-- start Excerpt to read --

Armstrong, Jon :
(Night Shade Books 1-59780-065-1, $14.95, 240pp, trade paperback, February 2007, cover art Jeremy Geddes)
Science fiction novel, the author's first novel, set in a future dominated by high fashion and celebrity culture, concerning a marriage to unite two powerful families that is interrupted by an assassination attempt on the groom.
The publisher's site has this description with blurbs from Michael Chabon, James Morrow, and others.
Amazon has the Publishers Weekly and Booklist reviews; the former says "This routine romance plot is virtually secondary to the giddy elaboration of a future world so saturated with advertising and fashion imagery that its most public transactions are orchestrated like runway walks", while the latter's Regina Schroeder concludes "the novel makes frequently strange reading, but Michael's enlightenment and the bizarre family secrets he discovers make it worthwhile reading, too."
Tim Pratt reviewed it in the January issue of Locus Magazine: "Jon Armstrong's debut novel puts a fresh suit of stylish clothes on the beloved body of cyberpunk, skewering high fashion, consumerism, and -- especially -- the public fascination with celebrities, be they actors, rock stars, or royalty. It's a dazzling trip through a world alternately glamorous and grimy, set in a crumbling but media-saturated future, with eyeball-kicks galore."
Ayers, Jeff :
Voyages of Imagination: The Star Trek Fiction Companion
(Pocket Books 1-4265-0349-8, $21, 13+782pp, trade paperback, November 2006)
Nonfiction compendium, cataloguing and summarizing the hundreds of Star Trek fiction books published over the past 40 years, ranging from the earliest novelizations of TV episodes by James Blish and Alan Dean Foster, to the numbered and unnumbered novels for each of the various TV series, and anthologies, YA fiction, etc.
The book includes a 70-page timeline placing every item in chronological sequence, and an index.
Many of the summaries are supplemented by comments from the original authors or editors, who include David Gerrold, Joe Haldeman, Frederik Pohl, Greg Bear, D.C. Fontana, and many others.

-- end Excerpt to read --
-- start Provided records --

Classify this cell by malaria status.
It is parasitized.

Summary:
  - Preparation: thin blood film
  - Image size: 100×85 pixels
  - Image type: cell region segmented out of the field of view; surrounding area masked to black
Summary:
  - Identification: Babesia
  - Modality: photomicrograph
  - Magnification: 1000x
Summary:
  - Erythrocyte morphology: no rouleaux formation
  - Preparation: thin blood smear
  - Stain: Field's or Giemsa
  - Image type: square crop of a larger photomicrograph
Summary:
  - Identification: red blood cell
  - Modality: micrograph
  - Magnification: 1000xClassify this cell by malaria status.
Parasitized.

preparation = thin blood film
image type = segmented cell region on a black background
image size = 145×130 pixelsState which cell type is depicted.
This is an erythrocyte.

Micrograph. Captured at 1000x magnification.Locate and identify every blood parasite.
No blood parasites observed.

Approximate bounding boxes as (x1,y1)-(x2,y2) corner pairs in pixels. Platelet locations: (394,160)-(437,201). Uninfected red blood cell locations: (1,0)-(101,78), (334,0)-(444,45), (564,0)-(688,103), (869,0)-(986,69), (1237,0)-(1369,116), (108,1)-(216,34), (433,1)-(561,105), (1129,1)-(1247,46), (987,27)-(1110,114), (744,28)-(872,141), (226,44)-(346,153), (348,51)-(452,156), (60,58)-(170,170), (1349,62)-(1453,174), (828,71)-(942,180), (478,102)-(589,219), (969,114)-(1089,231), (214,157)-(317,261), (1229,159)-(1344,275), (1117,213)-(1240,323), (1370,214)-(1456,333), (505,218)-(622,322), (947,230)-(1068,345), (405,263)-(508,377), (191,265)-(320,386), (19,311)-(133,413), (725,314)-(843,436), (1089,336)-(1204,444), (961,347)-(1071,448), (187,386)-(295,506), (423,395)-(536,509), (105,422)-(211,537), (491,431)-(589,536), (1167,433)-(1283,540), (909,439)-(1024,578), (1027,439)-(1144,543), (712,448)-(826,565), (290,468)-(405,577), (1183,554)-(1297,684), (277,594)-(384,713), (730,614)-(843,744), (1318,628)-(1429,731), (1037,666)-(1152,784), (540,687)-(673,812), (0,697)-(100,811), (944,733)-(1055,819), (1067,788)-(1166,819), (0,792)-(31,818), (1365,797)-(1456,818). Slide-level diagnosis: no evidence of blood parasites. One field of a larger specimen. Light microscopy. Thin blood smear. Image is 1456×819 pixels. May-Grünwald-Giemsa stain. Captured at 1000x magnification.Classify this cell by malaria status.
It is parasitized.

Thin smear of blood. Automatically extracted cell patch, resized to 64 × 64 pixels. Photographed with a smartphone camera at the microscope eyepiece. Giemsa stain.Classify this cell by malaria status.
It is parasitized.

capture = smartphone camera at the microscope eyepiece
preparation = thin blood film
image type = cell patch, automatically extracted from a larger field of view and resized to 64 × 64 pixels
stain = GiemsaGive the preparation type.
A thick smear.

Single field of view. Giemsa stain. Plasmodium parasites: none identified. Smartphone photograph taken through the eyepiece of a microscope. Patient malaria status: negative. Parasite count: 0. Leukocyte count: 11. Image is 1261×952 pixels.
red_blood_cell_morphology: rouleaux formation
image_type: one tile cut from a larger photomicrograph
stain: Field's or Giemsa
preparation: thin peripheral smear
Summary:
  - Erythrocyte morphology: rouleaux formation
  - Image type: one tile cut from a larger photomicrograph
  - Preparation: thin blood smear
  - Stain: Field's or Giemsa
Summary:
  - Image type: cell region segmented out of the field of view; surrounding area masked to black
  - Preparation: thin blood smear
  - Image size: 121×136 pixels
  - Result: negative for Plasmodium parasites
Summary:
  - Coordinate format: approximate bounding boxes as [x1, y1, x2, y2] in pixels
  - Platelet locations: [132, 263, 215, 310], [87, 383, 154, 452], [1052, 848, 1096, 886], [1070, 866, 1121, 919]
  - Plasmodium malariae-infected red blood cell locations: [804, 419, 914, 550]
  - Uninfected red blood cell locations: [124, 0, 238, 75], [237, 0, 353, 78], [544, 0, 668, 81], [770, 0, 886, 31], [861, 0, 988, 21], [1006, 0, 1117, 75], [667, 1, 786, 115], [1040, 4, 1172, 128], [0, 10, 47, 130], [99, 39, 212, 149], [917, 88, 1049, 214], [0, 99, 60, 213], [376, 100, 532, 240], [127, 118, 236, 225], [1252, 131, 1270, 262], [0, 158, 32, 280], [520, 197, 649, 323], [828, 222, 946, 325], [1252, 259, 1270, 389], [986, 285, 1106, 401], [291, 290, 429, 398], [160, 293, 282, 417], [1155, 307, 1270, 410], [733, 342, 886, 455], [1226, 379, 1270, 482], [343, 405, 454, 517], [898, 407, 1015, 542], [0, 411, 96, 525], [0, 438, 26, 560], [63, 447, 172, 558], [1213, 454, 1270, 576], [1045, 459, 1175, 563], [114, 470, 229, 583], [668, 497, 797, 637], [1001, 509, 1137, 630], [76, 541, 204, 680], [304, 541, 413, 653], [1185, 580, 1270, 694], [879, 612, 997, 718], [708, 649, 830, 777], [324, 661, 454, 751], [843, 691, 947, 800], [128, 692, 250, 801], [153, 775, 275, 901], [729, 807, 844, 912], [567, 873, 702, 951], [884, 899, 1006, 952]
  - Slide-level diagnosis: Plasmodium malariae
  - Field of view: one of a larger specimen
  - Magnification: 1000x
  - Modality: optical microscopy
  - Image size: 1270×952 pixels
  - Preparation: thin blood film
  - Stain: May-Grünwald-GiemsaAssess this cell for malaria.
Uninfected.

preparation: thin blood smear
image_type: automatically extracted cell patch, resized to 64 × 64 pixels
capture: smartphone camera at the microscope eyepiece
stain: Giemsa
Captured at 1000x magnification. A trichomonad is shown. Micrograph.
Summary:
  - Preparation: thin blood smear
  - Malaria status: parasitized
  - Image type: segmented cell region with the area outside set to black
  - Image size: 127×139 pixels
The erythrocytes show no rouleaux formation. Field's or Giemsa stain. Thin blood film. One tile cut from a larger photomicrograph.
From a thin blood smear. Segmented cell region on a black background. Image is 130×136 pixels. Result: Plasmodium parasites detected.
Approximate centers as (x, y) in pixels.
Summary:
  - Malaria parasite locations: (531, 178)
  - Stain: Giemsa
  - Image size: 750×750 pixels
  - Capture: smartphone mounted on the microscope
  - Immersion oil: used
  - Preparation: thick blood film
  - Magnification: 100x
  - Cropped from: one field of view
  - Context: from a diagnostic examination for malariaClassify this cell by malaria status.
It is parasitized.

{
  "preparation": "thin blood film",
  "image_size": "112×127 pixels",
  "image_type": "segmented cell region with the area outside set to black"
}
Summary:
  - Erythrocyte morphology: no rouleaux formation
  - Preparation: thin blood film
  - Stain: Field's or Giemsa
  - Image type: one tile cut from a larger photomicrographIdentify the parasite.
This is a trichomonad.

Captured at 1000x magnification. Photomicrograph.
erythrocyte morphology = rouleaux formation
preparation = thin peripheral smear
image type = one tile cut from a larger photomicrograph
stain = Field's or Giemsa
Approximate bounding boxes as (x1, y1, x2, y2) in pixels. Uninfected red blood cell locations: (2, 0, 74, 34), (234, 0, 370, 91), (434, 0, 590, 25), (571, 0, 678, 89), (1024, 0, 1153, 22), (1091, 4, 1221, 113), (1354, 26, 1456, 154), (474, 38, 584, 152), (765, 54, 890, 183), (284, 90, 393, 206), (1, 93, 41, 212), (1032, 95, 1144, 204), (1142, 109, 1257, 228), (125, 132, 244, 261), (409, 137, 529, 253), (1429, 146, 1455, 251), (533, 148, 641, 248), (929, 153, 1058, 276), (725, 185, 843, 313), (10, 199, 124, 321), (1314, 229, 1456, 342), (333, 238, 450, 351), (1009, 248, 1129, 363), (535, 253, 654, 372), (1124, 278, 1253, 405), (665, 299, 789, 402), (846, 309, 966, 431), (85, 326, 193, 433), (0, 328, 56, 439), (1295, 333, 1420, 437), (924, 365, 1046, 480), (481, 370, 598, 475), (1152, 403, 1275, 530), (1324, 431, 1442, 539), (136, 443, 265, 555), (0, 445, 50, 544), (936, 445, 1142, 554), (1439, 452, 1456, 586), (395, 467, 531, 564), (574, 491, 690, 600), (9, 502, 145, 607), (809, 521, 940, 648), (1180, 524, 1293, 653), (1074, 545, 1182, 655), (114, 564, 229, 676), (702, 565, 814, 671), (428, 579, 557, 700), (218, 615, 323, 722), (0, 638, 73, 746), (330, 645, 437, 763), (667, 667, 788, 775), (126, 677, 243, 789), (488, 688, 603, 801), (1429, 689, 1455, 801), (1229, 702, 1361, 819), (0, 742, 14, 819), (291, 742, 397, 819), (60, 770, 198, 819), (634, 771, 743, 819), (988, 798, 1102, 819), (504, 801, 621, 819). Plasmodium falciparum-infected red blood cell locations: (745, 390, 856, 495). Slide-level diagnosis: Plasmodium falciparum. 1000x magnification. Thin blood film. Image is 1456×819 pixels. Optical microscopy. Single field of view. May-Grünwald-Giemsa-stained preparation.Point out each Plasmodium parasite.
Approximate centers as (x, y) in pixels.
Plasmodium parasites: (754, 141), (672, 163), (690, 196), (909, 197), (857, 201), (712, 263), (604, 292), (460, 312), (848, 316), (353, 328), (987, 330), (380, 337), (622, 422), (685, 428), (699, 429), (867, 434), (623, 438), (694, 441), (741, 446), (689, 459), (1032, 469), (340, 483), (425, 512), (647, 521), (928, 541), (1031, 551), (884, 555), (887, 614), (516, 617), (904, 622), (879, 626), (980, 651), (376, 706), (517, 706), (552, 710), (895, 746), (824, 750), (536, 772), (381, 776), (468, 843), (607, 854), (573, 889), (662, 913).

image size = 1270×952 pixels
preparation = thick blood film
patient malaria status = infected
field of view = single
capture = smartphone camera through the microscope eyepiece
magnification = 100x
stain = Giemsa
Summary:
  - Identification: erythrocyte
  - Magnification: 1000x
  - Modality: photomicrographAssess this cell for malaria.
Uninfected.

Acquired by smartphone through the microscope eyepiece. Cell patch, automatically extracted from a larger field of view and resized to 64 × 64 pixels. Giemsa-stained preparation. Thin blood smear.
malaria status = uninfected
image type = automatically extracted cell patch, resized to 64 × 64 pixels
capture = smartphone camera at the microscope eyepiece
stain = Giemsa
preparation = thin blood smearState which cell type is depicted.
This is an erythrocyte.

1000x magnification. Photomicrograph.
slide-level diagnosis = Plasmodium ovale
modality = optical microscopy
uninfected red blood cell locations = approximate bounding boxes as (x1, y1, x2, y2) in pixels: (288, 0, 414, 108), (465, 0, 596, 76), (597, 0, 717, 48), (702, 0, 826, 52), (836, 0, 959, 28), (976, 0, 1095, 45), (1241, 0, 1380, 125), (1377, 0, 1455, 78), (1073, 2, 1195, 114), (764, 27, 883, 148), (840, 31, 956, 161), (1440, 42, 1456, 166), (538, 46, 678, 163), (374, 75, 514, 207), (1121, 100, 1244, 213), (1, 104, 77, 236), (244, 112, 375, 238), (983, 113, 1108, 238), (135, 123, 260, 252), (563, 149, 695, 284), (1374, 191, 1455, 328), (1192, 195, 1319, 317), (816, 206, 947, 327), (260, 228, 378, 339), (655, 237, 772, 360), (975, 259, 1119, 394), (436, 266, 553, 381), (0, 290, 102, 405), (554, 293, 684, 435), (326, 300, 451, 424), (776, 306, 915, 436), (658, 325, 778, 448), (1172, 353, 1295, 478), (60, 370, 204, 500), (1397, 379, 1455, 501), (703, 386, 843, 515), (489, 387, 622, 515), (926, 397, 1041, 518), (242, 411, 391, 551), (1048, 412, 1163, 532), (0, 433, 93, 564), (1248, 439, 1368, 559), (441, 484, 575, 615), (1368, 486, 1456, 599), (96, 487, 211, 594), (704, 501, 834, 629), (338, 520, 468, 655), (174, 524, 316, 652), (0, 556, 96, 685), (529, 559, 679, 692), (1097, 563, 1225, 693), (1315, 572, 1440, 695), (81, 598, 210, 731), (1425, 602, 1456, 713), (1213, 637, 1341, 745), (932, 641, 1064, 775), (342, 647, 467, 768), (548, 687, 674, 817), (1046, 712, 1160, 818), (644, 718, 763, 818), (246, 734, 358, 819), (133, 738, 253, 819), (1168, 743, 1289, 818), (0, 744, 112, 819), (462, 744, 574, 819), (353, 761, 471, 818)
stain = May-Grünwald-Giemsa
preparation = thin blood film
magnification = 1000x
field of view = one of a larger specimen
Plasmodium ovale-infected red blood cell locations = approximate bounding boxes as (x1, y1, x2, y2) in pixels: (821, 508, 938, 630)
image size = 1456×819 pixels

-- end Provided records --

## Task objective
Please list every author or editor the book listings name as adding comments to the summaries in the Star Trek fiction companion.

## Full response
David Gerrold, Joe Haldeman, Frederik Pohl, Greg Bear, D.C. Fontana